Newell Brands Inc. reported operating income in its Play segment, formerly K2’s Outdoor Solutions segment, reached $69 million in the third quarter compared to only $4 million in the prior year.

The improvement is largely due to the benefit of cost synergies and savings and the absence of the negative impact of inventory step-up related to the acquired Jarden businesses in the prior year. Normalized operating income was $78 million versus $71 million in the prior year, an increase of 9.9 percent.

Newell Brands acquired Jarden Corp. in April 2016 and has since sold off the K2, Marker, Line, Volkl and Ride Winter Sports division as well as the Zoot and Squadra run and cycling brands. The Play segment now includes Coleman, Campingaz, Marmot, Contigo and Bubba in the Outdoor & Recreation category; Abu Garcia, Berkley, Shakespeare, Penn and Ugly Stik in the Fishing category; and Rawlings in the Team Sports category.
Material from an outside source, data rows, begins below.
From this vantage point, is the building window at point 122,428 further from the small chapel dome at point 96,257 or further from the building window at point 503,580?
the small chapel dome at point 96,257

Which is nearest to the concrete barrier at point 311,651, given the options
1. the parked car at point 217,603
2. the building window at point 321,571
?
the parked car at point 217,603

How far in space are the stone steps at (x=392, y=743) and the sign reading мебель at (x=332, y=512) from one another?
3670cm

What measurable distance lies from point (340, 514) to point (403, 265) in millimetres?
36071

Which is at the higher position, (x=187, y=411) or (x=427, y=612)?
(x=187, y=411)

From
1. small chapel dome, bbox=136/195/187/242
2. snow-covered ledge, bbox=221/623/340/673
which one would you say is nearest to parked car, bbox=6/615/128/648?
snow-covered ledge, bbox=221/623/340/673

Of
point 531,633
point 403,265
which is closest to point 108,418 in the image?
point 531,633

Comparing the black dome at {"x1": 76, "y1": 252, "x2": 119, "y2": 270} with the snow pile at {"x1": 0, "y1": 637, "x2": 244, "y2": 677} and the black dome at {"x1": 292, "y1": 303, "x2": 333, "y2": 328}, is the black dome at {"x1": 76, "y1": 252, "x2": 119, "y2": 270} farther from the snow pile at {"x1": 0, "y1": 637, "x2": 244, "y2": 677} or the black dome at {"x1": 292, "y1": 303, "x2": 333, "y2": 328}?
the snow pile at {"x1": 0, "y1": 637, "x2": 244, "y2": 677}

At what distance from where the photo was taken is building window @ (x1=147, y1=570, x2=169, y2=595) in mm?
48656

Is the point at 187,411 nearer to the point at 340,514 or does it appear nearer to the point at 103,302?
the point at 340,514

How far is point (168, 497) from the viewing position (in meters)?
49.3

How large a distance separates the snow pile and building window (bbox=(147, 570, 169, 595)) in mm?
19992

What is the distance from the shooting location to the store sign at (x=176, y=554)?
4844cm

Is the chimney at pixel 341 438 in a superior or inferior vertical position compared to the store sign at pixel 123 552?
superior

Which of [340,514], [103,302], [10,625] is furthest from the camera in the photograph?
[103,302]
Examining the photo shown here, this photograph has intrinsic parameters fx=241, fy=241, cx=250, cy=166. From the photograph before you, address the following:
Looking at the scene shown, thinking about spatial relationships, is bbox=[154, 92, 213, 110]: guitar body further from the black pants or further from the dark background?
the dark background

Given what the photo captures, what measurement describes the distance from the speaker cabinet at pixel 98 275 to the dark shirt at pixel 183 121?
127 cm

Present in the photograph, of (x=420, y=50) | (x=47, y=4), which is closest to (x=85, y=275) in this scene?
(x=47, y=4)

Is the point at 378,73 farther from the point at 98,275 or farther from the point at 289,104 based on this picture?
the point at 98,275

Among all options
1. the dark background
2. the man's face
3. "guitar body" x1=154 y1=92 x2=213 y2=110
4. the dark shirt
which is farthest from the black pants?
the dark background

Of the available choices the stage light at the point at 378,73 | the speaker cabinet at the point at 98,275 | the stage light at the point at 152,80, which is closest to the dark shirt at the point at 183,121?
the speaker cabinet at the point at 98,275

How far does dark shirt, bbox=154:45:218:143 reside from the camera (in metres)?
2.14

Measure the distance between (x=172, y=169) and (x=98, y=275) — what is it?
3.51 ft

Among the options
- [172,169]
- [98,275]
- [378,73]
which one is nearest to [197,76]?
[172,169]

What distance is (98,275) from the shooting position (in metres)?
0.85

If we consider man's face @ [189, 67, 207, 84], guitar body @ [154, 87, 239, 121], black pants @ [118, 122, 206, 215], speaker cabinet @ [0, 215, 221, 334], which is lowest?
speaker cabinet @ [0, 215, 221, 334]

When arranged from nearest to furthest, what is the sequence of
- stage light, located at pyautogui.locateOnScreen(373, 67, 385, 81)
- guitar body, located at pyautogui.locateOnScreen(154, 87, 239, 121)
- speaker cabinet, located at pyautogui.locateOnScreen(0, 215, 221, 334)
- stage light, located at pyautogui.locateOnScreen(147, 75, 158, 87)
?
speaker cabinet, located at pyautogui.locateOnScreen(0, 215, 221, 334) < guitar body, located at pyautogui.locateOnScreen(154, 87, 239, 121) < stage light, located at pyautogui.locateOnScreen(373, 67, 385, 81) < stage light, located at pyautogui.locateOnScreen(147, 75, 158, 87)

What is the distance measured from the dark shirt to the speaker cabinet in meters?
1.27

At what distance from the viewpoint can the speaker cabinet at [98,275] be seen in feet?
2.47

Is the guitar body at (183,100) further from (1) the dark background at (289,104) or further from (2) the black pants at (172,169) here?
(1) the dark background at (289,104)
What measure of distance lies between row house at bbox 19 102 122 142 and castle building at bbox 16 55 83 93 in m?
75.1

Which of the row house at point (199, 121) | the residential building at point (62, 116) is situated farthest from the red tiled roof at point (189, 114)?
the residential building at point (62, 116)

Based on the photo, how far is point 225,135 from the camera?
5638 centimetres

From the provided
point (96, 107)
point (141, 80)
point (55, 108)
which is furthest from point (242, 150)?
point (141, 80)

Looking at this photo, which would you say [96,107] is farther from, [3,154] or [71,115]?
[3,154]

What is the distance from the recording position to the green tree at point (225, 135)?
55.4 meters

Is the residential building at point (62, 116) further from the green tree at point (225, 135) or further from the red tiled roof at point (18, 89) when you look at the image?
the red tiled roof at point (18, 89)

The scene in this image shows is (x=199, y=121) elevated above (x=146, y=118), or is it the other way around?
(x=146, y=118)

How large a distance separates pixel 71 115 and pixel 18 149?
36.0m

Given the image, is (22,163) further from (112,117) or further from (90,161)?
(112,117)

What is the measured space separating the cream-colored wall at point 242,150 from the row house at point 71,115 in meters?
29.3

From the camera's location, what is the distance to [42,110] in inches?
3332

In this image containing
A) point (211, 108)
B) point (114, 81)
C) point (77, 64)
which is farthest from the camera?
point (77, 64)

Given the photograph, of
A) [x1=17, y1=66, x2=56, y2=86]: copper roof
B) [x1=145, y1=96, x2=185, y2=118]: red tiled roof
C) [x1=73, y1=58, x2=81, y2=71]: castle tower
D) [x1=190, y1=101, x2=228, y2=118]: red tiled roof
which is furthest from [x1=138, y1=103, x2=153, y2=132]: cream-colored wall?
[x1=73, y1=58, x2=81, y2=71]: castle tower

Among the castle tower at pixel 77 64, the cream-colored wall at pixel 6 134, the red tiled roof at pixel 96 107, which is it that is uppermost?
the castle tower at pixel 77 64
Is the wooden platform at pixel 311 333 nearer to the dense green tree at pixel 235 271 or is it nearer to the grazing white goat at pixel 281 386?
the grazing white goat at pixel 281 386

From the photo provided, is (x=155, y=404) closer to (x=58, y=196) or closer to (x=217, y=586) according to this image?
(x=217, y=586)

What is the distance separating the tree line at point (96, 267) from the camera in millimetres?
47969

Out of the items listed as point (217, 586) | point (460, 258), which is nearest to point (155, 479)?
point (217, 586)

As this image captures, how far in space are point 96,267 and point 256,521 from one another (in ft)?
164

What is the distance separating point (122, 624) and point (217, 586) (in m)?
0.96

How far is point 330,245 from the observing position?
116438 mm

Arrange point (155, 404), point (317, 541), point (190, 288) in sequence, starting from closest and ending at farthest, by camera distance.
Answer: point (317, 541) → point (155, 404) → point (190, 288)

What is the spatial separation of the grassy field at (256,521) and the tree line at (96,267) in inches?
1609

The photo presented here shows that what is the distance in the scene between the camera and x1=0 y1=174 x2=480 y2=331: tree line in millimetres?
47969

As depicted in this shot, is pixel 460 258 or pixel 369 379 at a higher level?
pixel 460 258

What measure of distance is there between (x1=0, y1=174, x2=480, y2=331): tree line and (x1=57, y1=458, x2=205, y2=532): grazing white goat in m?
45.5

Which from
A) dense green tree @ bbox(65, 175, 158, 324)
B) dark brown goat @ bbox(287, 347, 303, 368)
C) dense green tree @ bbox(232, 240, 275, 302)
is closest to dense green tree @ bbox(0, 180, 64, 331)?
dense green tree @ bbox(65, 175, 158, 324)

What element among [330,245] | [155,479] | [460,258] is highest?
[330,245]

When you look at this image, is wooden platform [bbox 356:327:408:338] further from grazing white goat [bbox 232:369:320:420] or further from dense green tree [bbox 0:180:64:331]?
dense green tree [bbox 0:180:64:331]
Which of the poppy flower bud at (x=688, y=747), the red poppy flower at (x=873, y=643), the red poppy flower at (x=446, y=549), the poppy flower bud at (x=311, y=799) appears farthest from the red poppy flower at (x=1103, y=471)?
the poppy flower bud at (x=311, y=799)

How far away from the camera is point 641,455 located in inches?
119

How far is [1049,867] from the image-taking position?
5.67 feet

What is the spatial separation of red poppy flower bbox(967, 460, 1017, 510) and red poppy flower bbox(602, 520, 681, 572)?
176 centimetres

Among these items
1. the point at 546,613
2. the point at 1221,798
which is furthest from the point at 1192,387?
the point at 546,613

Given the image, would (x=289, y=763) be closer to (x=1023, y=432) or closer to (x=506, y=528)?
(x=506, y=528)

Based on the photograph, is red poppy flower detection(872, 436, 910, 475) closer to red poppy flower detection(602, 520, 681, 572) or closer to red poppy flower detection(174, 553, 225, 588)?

Sales in the third quarter in the Play segment rose 2.4 percent to $611 million. Core sales grew 2.3 percent, reflecting growth across all three divisions; Outdoor and Recreation, Fishing and Team Sports.

On a conference call with analysts, Michael Polk, Newell’s CEO, highlighted mid-single-digit growth from Fishing and Team Sports and noted that the Fishing, as well as its Food segment, had made “nice recoveries from the first half of the year.”

Companywide, results were below expectations as its transformation progress was offset by weak late-quarter sales related to retailer inventory rebalancing, primarily in response to decelerating U.S. market growth through the Back-to-School period.

“In the U.S., we’ve had a good market share performance. We delivered sell-out growth well above our markets with POS up 3.5 percent, yielding market share growth of 65 basis points. So our marketing activity and our work on brands, innovation and e-commerce appears to be working in our largest market,” said Polk on the call. “The disconnect is obviously that sell-out is far above sell-in, with core sales in the U.S. down 70 basis points despite 3.5 percent sell-out growth, as retailers pullback on order rates and rebalanced inventories late in the quarter. This was particularly true in those retail channels where business models have been disrupted by shifting shopping patterns between brick-and-mortar and e-commerce. The impact was most significant in categories with relatively low e-commerce channel development.”

Companywide net earnings in the quarter grew 25.7 percent to $234.4 million, or 48 cents a share. Excluding non-recurring charges, earnings grew to 86 cents a share from 78 cents, but missed Wall Street’s consensus target of 92 cents.

Revenues were down 7 percent to $3.68 billion, reflecting a 770 basis point net negative impact from acquisitions and divestitures; core sales growth was 0.4 percent.

For the current year, Newell reduced its target for EPS to a range of $2.80 to $2.85 from $3.00 to $3.20 previously. It now expects sales in the range of $14.7 billion  to $14.8 billion, down from $14.8 billion to $15.0 billion. Overall sales are expected to climb in the range of 11.3 to 11.8 percent versus 11.5 to 13.0 percent previously. Core growth is expected is the range of 1.5 to 2 percent from 2.5 to 4 percent under its former guidance.

Newell’s other larger brands include Paper Mate, Sharpie, Dymo, EXPO, Parker, Elmer’s, Jostens, Oster, Sunbeam, FoodSaver, Mr. Coffee, Graco, Baby Jogger, NUK, Calphalon, Rubbermaid, Contigo, First Alert, Waddington and Yankee Candle.